至于为什么要怒而——生病回家一下午都得不到同桌关心,还被关在了1301门外,整件事情简直莫名其妙,所以还是可以适当怒一怒的。

寒流冻结空气,风吹了整整一夜。

锦城很少有秋天,总会从夏一步迈进冬。似乎前两天还在运动会上抱怨太晒,隔天却已经全市人民抱起胳膊瑟瑟迎风抖。

林竞刚一到学校,就被李陌远抓来问数学题,也不知道是从哪本竞赛集里找到的,光题目就很绕,两人凑在一起研究了半天,才勉强解出第一步。

李陌远:“鉴于我们都做不出来,我合理怀疑题目错了。”

前桌听到,默默竖起拇指,爸爸们牛。

林竞擦掉旧的图形,刚打算画个新的,身边的椅子就被人重重一拖,季星凌向来身上带刺,走到哪都动静不小,林竞看了他一眼,也没打招呼,继续和李陌远一起研究题目。后排的于一舟倒是看出异常,单手撑着脑袋啧啧——搞了半天,问题在这?

少年总是不大会隐藏自己的心事,放在大少爷这里,还多了一点不屑于隐藏的意思。所以整个早上,两人都很有默契地没有再看过对方一眼,规规矩矩守着那条并不存在的“三八线”。中午,林竞收拾东西和李陌远去吃饭,于一舟照旧揽着季星凌嘻嘻哈哈往外走,只有葛浩比较懵,抽空问他:“于哥,你真不觉得星哥不太对?”

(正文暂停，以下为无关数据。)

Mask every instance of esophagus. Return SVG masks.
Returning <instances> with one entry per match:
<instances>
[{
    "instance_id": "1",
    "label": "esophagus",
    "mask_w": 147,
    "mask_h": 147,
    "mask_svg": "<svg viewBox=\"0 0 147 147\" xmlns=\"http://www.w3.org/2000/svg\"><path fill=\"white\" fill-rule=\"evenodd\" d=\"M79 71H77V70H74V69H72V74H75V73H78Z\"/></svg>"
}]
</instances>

“小事。”于一舟拍拍他的肩膀,抱着那么一点唯恐天下不乱的、只有亲密发小才有资格拥有的看戏心态,一乐,“你别招他就行。”

这可太好玩了,毕竟从小到大,从来都是大少爷让别人不爽,这好像还是第一次反过来。

算稀罕事,走过路过,不能错过。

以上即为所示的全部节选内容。